ABOUT THIS TASK: Look through the listing below and give the number of lines that hold "Vietnam". Say nothing more.
====================
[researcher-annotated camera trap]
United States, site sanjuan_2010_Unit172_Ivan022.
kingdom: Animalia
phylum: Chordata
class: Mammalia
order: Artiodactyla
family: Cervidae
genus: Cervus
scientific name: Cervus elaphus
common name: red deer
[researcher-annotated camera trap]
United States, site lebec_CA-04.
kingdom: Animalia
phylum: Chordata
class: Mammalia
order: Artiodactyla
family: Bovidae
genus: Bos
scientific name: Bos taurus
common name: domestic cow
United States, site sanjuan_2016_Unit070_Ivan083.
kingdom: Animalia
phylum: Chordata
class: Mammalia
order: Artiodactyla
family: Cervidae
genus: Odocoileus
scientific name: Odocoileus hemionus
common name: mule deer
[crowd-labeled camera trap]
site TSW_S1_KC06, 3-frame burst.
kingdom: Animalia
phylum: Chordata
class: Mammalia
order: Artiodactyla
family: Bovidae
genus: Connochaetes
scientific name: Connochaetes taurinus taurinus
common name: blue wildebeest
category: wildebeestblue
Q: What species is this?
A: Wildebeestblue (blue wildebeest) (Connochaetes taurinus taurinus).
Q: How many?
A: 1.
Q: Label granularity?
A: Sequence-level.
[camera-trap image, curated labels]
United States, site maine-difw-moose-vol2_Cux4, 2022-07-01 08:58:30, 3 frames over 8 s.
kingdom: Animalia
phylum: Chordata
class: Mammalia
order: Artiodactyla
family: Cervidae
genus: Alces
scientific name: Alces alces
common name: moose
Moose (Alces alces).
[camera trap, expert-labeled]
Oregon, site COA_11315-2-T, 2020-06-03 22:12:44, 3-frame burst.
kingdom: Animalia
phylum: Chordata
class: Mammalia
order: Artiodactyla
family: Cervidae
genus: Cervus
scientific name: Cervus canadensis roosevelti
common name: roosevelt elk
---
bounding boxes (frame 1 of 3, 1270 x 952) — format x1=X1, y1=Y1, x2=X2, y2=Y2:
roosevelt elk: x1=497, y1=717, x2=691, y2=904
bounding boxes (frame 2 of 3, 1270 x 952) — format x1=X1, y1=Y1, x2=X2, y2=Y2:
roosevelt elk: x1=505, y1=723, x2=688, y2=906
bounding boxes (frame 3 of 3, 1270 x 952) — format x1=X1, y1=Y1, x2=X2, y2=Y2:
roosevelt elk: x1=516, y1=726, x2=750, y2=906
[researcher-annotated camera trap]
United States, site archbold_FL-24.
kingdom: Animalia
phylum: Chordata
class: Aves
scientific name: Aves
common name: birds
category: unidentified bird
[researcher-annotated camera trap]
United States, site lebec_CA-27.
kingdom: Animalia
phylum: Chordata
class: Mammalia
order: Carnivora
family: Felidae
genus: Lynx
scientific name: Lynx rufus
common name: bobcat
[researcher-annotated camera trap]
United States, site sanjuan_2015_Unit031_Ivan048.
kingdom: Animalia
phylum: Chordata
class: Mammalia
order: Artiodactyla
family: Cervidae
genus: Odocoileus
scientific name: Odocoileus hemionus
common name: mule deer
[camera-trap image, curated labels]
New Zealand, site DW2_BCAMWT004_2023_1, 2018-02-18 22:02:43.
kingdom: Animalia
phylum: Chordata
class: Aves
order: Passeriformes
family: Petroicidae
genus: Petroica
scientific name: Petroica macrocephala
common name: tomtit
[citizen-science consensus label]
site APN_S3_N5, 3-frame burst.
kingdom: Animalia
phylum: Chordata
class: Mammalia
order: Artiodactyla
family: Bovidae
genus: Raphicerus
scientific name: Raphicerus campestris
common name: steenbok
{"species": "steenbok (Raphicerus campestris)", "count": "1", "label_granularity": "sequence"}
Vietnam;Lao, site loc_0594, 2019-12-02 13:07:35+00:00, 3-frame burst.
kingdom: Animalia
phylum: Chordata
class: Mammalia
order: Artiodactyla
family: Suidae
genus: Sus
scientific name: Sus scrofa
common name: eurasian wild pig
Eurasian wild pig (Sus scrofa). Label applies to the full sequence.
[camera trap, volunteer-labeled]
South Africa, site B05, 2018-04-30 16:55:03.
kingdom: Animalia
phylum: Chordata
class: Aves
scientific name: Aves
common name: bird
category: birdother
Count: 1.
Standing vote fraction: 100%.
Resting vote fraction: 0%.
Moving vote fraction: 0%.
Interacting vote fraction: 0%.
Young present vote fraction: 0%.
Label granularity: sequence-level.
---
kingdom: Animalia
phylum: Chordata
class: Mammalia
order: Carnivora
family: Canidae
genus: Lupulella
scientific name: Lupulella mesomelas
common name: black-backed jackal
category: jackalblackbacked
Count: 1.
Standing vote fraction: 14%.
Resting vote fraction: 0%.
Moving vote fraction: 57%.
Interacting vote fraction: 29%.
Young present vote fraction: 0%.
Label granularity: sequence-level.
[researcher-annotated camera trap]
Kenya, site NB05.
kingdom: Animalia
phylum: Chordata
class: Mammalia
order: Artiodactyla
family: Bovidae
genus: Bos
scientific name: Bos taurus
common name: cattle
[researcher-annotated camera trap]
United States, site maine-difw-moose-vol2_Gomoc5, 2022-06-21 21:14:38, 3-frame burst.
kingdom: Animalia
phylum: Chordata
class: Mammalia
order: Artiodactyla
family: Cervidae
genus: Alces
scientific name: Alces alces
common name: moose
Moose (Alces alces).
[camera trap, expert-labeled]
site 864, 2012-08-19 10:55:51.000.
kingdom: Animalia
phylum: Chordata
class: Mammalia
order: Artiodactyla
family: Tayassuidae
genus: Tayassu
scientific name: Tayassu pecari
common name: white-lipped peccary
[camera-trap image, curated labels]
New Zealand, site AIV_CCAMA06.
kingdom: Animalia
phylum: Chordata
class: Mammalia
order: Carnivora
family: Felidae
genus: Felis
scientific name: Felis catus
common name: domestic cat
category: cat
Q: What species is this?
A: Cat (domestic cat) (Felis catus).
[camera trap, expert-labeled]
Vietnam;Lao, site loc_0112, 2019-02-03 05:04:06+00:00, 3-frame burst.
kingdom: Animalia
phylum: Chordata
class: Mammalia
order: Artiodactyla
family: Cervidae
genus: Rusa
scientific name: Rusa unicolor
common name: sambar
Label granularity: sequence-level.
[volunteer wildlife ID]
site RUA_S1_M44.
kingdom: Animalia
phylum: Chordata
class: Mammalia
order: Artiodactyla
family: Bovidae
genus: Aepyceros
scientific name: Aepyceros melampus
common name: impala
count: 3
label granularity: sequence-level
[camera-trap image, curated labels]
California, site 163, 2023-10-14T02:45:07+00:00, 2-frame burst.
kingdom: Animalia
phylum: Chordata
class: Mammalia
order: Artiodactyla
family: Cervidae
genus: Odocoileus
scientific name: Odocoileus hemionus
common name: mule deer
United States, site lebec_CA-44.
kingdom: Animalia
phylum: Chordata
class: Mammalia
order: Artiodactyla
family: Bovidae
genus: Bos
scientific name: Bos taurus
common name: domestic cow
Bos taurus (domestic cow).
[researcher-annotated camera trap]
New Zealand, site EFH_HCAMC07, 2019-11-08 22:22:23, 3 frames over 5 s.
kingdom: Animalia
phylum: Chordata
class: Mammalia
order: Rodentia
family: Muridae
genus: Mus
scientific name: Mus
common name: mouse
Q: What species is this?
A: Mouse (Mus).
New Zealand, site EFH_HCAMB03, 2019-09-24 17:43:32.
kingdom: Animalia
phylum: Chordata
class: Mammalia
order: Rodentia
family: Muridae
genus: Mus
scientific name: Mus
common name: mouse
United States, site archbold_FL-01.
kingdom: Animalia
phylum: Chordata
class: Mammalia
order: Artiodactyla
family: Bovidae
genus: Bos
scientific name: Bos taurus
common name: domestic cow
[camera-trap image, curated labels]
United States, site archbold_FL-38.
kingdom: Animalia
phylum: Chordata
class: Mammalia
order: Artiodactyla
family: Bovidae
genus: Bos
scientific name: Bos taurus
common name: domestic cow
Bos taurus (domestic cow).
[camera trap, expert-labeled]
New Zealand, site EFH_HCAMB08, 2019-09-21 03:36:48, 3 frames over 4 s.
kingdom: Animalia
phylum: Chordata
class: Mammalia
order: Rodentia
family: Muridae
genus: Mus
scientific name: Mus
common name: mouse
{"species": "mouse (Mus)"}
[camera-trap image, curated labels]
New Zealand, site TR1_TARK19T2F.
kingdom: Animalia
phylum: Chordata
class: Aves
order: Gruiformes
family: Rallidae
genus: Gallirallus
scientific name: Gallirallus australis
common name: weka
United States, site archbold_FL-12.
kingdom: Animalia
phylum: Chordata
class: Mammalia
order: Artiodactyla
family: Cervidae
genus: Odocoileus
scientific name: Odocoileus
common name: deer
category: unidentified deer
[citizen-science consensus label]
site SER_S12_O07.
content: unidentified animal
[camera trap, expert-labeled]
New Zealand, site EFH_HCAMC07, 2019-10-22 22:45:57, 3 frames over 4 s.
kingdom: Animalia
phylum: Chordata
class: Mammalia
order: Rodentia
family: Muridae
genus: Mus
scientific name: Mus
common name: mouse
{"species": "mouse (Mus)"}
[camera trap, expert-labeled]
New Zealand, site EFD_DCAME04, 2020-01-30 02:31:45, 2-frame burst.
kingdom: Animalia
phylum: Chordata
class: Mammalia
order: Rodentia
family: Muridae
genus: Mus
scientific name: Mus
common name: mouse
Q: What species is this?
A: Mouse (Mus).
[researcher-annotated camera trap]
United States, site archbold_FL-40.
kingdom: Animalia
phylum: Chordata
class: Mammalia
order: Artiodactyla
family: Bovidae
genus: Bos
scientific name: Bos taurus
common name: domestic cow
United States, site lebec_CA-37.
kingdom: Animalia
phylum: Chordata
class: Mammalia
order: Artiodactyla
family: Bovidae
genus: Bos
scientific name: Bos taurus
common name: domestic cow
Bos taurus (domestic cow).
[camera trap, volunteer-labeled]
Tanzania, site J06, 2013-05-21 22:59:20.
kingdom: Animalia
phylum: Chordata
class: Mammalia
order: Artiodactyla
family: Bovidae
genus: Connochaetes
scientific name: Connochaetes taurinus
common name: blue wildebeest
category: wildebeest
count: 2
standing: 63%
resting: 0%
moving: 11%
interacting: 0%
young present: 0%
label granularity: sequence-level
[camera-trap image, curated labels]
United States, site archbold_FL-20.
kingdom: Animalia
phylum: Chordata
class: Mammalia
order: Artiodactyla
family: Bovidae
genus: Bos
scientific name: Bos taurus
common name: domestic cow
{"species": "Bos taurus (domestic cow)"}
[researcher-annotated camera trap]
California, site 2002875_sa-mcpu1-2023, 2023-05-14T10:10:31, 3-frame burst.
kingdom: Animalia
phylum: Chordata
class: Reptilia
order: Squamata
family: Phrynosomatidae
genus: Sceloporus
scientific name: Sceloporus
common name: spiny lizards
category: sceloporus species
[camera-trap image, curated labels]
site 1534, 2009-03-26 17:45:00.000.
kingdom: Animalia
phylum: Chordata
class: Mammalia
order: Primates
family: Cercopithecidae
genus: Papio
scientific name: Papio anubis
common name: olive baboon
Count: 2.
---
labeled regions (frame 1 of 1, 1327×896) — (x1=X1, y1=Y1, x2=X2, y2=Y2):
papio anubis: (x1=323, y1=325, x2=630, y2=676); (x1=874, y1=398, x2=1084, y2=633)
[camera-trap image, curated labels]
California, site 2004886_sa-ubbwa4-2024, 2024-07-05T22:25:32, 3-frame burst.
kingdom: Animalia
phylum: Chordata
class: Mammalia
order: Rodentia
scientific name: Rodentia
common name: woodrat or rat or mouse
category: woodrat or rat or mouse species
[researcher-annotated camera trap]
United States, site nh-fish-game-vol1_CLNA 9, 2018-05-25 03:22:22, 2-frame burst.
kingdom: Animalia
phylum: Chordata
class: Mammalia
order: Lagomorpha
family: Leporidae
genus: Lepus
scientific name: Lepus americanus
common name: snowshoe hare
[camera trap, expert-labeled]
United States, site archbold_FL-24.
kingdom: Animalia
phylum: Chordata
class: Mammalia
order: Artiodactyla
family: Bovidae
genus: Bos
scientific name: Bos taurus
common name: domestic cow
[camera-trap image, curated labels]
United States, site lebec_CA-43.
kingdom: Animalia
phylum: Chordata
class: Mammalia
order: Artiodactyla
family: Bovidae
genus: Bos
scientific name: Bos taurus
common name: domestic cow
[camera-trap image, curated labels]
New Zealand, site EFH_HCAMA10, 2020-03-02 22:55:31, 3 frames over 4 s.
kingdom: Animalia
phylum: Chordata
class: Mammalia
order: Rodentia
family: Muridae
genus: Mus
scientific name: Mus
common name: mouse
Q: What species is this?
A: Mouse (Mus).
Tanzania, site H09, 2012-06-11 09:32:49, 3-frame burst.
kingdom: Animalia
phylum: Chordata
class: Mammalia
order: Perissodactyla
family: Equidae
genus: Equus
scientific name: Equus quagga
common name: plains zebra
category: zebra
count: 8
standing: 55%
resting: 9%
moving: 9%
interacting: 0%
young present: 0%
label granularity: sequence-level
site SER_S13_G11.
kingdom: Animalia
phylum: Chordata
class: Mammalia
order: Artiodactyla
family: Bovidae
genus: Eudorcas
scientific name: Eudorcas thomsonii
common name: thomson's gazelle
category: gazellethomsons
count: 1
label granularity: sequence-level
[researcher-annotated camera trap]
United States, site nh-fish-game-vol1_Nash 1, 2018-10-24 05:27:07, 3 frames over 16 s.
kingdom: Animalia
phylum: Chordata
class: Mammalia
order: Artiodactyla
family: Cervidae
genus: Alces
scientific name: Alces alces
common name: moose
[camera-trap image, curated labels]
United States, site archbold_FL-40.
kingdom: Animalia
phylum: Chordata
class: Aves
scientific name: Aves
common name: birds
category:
====================
TASK OUTPUT: 2